Hello and Welcome to our website,




The Institute of Industrial and Systems Engineering was established to respond to the need for a new professional body to represent the interests of Industrial and Systems Engineers. We have members from all parts the country and beyond, and we have students in training in both Dublin and Limerick.



The members of first group of graduates of the Bachelor of Engineering in industrial engineering were conferred with their degrees in Griffith College Dublin on November 9th. Both the Institute and Griffith College have put a great deal of effort into developing this award, the first degree programme in this area in Ireland for over 20 years.
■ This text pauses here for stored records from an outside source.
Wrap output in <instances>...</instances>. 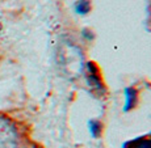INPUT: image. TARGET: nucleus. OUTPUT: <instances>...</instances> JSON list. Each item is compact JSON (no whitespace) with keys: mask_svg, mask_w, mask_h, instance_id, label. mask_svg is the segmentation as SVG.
Instances as JSON below:
<instances>
[{"mask_svg":"<svg viewBox=\"0 0 151 148\" xmlns=\"http://www.w3.org/2000/svg\"><path fill=\"white\" fill-rule=\"evenodd\" d=\"M86 81H87V85L91 88L92 92L97 93L99 96L104 94L105 88H104L103 80H101L100 68L92 60L86 63Z\"/></svg>","mask_w":151,"mask_h":148,"instance_id":"1","label":"nucleus"},{"mask_svg":"<svg viewBox=\"0 0 151 148\" xmlns=\"http://www.w3.org/2000/svg\"><path fill=\"white\" fill-rule=\"evenodd\" d=\"M17 142L16 129L9 119L0 117V148H14Z\"/></svg>","mask_w":151,"mask_h":148,"instance_id":"2","label":"nucleus"},{"mask_svg":"<svg viewBox=\"0 0 151 148\" xmlns=\"http://www.w3.org/2000/svg\"><path fill=\"white\" fill-rule=\"evenodd\" d=\"M124 108L122 112L124 113H129L130 110H133L135 106L138 105V91L134 87H126L124 89Z\"/></svg>","mask_w":151,"mask_h":148,"instance_id":"3","label":"nucleus"},{"mask_svg":"<svg viewBox=\"0 0 151 148\" xmlns=\"http://www.w3.org/2000/svg\"><path fill=\"white\" fill-rule=\"evenodd\" d=\"M122 148H151V138L138 136L135 139L127 140L122 144Z\"/></svg>","mask_w":151,"mask_h":148,"instance_id":"4","label":"nucleus"},{"mask_svg":"<svg viewBox=\"0 0 151 148\" xmlns=\"http://www.w3.org/2000/svg\"><path fill=\"white\" fill-rule=\"evenodd\" d=\"M92 9V3L91 0H76L74 3V11L76 14L80 16H86L91 12Z\"/></svg>","mask_w":151,"mask_h":148,"instance_id":"5","label":"nucleus"},{"mask_svg":"<svg viewBox=\"0 0 151 148\" xmlns=\"http://www.w3.org/2000/svg\"><path fill=\"white\" fill-rule=\"evenodd\" d=\"M87 126H88L89 135L93 139H99L103 134V123L99 119H89L87 122Z\"/></svg>","mask_w":151,"mask_h":148,"instance_id":"6","label":"nucleus"},{"mask_svg":"<svg viewBox=\"0 0 151 148\" xmlns=\"http://www.w3.org/2000/svg\"><path fill=\"white\" fill-rule=\"evenodd\" d=\"M80 34H82L83 38L86 39V41H88V42H91V41H93V39H95V34H93V31H92L91 29H88V28L82 29Z\"/></svg>","mask_w":151,"mask_h":148,"instance_id":"7","label":"nucleus"}]
</instances>
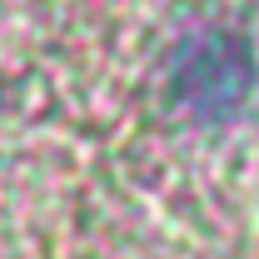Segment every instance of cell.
Here are the masks:
<instances>
[{
  "label": "cell",
  "mask_w": 259,
  "mask_h": 259,
  "mask_svg": "<svg viewBox=\"0 0 259 259\" xmlns=\"http://www.w3.org/2000/svg\"><path fill=\"white\" fill-rule=\"evenodd\" d=\"M254 80L249 45L229 30H199L190 45H180L175 70H169V90L190 105L194 115H225L234 110Z\"/></svg>",
  "instance_id": "cell-1"
}]
</instances>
I would like to extend a warm welcome to these new members of this Institute.

There are 30 students in the programme in Limerick and a further 15 in Dublin who expect to qualify in mid 2017. Plans for the intake of new students are at an advanced stage in both locations. These new graduates are expected to contribute greatly to the Institute in terms of industry knowledge and cultural diversity.
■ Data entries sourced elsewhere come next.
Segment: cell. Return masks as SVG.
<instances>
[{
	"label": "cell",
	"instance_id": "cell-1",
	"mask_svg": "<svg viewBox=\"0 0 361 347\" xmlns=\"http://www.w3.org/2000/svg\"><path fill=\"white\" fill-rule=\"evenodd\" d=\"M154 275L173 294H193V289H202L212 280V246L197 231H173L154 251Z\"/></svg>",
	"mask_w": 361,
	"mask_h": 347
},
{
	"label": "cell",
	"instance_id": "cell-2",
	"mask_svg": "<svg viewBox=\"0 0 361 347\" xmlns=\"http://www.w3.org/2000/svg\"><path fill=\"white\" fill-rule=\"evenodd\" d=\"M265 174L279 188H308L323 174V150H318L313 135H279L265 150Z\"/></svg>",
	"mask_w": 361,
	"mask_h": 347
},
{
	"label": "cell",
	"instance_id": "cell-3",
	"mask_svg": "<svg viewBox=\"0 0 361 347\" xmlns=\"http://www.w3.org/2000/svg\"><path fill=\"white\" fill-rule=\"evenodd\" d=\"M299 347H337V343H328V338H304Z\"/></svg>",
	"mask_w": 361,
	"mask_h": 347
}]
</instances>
The Institute is currently building its membership base and would welcome applications from suitably qualified individuals. Holders of degrees in engineering, science or technology are invited to join. Application details are included in this website.
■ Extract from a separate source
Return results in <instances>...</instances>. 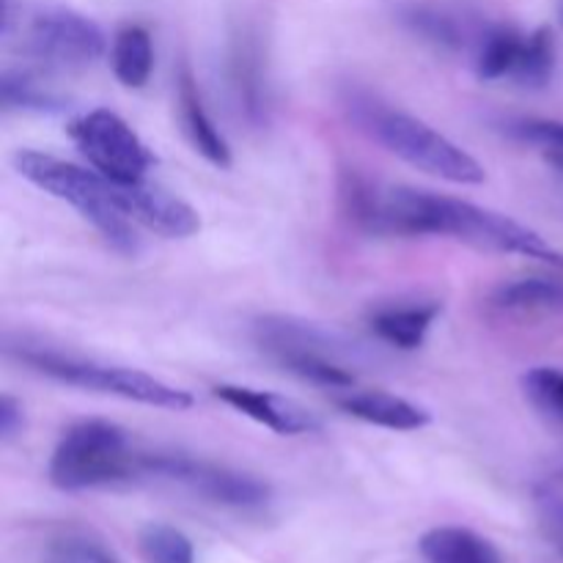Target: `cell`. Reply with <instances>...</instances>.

Jim O'Sullivan IISE.Ltd President
Jim O’Sullivan
President
Institute of Industrial and Systems Engineering




WHAT IS
INDUSTRIAL ENGINEERING?

Industrial Engineering is the branch of engineering that makes things better. The Industrial Engineer has traditionally been one of the prime movers in the deployment of specific skills in the quest for increased productivity.Productivity can be defined in several different ways, for example making a work process faster or more straight forward or by removing unnecessary or repeated steps. Preventing an equipment breakdown or root causing it when it does.Productivity is the ratio of inputs to output with the word to being the process. Two ways to increase productivity are to have less input and the same output or more output from the same input.Productivity management developed from the Scientific Management School movement beginning in 1880. Methods and Standards programs spread rapidly in American manufacturing firms between 1900 and 1950.In the 1960’s the Japanese implemented a productivity management tool called Just in Time. In the 1990’s, again in Japan, a system of productivity management called Lean emerged. Lean can be considered a complete system and was developed on and incorporates the JIT system. Lean is built on standardisation and method study.